Stripping Like Nobody's Business is basically Bambi Rehak's autobiography from birth until the Twin Towers attack in 2001, mostly her years as a stripper in low rent and even lower rent clubs in America. Bambi,and yes that is her real name, had a 1960's childhood straight out of Hillbilly Elegy , living in a home without electricity and running water let alone "luxuries" like a phone or TV.

With her Mother "entertaining" a constant stream of men friends and the home in constant chaos part 1 of the book is about Bambi's early years where she has to grow up very quickly. Despite her best efforts to take on the matriarchal role she feels guilty for everything that goes wrong, something enthusiastically confirmed by her wayward parent.

Part 2 tells how out of desperation Bambi turns to stripping to survive and there's an eye-opening insight into the weird and not so wonderful world of strip clubs where the very worst of human nature is on display both sides of the changing room walls.

Part 3 is about Bambi discovering her love of travel,and it seems Wedding Cake, as she clocks up no less than 4 disastrous marriages.
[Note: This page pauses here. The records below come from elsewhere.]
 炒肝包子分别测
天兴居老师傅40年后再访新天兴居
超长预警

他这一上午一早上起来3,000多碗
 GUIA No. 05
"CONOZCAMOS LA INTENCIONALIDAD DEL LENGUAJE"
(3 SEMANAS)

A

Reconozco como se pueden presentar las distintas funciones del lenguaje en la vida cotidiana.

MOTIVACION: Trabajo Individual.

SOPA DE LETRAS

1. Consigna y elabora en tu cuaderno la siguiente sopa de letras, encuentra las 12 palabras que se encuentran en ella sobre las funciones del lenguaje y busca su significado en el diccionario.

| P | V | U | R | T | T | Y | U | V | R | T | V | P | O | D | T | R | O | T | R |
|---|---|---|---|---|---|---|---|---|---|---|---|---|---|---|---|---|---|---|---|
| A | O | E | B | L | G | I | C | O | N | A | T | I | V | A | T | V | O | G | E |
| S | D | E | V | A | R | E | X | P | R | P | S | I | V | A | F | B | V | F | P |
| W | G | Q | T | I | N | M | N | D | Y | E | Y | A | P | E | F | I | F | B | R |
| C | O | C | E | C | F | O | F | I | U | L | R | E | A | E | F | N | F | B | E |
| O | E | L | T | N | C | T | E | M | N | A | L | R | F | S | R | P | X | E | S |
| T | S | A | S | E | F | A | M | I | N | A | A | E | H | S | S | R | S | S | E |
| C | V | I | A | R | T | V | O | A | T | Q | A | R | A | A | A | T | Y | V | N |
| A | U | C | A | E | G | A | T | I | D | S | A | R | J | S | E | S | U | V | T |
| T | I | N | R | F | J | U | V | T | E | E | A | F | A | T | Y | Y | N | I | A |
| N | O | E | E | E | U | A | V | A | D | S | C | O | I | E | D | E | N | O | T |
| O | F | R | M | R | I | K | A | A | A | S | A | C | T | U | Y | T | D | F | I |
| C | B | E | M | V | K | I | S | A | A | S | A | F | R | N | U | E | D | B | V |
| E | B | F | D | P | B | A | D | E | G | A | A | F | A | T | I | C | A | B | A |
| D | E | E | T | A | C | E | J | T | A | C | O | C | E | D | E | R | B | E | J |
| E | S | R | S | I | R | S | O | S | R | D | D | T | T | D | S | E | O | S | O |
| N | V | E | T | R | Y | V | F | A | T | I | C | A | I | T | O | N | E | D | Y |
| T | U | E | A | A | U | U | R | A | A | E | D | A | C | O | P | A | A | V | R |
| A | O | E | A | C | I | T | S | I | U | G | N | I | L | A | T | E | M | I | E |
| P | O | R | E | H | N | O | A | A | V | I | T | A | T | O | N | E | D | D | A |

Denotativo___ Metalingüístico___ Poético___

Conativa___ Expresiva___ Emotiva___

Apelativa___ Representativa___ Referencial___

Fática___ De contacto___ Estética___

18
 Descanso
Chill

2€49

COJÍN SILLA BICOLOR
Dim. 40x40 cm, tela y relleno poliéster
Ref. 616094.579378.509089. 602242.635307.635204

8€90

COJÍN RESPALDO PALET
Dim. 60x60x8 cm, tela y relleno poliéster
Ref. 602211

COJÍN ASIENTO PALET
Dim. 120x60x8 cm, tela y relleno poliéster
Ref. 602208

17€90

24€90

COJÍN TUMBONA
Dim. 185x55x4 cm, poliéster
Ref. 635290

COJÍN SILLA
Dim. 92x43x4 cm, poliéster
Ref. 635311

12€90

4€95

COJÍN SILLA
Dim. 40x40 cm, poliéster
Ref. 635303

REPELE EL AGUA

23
This book is quite a ride, despite being very much a stream of consciousness memoir and often quite random it's very entertaining and ultimately uplifting when Bambi realises that life is not all about pleasing other people as she'd been brought up to believe and she finds success in a more conventional field.
Bambi is a straight talker and there's quite often "too much information" about the workings of the female body. She's lived quite a life in places and situations where others can and do crash and burn, Bambi Rehak is a survivor .

A great book but definitely not for the prudish.